PROBLEM DETAILS -
Return exactly the span of lines that opens with the line containing "What is the camera" and closes with the last line of the data, inclusive.

DATA ENTRIES -
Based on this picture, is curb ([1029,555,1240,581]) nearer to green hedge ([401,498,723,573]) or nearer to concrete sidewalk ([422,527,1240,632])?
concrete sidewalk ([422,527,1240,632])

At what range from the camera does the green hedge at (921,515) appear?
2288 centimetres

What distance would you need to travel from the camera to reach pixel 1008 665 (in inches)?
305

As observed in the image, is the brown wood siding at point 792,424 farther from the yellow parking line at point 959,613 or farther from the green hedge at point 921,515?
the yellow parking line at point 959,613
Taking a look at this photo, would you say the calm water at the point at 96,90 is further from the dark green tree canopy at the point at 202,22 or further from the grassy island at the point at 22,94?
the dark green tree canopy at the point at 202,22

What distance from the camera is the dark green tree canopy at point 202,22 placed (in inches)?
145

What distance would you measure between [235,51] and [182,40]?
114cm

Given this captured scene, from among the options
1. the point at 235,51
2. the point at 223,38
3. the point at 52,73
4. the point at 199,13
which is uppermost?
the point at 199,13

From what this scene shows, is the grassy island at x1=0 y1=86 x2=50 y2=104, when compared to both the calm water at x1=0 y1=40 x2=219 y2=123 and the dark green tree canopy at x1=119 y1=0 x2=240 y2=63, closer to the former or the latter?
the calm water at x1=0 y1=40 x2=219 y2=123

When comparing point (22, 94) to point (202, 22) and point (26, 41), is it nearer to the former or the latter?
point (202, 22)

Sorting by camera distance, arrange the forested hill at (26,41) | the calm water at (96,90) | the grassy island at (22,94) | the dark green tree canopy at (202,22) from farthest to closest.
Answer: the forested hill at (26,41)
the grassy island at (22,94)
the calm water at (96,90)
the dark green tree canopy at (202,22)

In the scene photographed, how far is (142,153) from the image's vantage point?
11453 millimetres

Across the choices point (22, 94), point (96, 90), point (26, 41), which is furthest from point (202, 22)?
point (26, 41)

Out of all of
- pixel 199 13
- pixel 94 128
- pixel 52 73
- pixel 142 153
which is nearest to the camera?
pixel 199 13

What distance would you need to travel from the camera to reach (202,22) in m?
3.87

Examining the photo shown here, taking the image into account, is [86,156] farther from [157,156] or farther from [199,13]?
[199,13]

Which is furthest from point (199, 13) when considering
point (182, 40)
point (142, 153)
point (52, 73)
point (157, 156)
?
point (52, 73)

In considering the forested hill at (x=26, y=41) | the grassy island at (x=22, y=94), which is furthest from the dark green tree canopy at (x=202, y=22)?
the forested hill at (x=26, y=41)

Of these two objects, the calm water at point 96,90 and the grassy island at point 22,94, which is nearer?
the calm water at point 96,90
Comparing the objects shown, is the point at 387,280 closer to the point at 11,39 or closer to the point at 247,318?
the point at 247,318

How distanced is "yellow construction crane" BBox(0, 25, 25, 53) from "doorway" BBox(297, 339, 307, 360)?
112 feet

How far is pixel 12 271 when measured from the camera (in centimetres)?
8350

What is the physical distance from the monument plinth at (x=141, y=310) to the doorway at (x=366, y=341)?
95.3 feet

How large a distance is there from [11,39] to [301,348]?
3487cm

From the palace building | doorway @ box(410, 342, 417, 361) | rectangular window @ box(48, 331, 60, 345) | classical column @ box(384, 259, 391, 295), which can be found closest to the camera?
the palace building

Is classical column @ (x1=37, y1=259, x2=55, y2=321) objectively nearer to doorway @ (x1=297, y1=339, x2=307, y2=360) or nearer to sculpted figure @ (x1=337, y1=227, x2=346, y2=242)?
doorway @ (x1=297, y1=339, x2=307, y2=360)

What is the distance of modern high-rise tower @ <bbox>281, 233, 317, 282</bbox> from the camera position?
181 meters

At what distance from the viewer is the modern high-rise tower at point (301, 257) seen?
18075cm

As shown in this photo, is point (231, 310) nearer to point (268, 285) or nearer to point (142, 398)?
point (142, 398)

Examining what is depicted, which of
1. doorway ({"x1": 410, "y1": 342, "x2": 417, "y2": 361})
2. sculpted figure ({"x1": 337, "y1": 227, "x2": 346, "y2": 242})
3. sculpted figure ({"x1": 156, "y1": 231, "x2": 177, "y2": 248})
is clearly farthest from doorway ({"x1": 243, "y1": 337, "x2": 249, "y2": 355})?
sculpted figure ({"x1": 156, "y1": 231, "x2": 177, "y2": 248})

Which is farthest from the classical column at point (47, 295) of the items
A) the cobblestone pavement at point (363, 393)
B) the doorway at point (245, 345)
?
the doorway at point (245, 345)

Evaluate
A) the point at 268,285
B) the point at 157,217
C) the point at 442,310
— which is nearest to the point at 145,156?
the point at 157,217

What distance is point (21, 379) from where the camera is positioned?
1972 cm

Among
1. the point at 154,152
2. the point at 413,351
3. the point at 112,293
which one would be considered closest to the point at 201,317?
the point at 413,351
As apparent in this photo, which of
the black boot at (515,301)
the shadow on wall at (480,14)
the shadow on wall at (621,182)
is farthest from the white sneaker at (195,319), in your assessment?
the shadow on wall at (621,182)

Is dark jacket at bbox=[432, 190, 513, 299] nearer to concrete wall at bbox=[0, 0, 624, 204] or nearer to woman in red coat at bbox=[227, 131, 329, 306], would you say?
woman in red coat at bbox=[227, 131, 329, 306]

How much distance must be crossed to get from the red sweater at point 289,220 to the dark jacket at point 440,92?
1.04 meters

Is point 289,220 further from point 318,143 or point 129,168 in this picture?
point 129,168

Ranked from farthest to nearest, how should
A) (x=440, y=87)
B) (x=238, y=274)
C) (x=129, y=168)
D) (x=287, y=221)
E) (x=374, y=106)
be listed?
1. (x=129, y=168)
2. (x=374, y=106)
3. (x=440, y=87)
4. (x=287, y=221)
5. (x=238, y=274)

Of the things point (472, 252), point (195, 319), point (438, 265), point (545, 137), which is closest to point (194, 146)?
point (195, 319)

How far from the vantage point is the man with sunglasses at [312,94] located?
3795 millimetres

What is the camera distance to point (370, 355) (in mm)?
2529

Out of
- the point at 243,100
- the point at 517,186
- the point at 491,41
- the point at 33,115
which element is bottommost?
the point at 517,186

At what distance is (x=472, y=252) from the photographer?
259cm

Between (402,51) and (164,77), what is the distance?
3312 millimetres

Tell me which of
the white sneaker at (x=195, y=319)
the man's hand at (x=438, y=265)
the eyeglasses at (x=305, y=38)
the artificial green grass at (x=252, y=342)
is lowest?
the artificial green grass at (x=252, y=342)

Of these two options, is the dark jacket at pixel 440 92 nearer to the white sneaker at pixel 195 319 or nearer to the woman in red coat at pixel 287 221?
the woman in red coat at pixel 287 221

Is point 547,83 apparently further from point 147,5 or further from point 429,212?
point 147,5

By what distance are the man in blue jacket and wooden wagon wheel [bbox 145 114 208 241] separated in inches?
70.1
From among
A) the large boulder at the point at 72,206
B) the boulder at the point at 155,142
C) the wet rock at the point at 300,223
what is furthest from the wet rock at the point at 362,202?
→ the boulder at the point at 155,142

SOLUTION BELOW -
What is the camera distance to point (370, 355) (in mm)?
2529

Out of
- the point at 243,100
- the point at 517,186
- the point at 491,41
- the point at 33,115
which element is bottommost?
the point at 517,186

At what distance is (x=472, y=252) from the photographer?
259cm

Between (402,51) and (164,77), what is the distance?
3312 millimetres

Tell me which of
the white sneaker at (x=195, y=319)
the man's hand at (x=438, y=265)
the eyeglasses at (x=305, y=38)
the artificial green grass at (x=252, y=342)
is lowest?
the artificial green grass at (x=252, y=342)

Of these two options, is the dark jacket at pixel 440 92 nearer to the white sneaker at pixel 195 319 or nearer to the woman in red coat at pixel 287 221?
the woman in red coat at pixel 287 221

Is point 547,83 apparently further from point 147,5 or further from point 429,212?
point 147,5

By what distance are the man in blue jacket and wooden wagon wheel [bbox 145 114 208 241] separated in inches?
70.1
From among
A) the large boulder at the point at 72,206
B) the boulder at the point at 155,142
C) the wet rock at the point at 300,223
what is furthest from the wet rock at the point at 362,202?
→ the boulder at the point at 155,142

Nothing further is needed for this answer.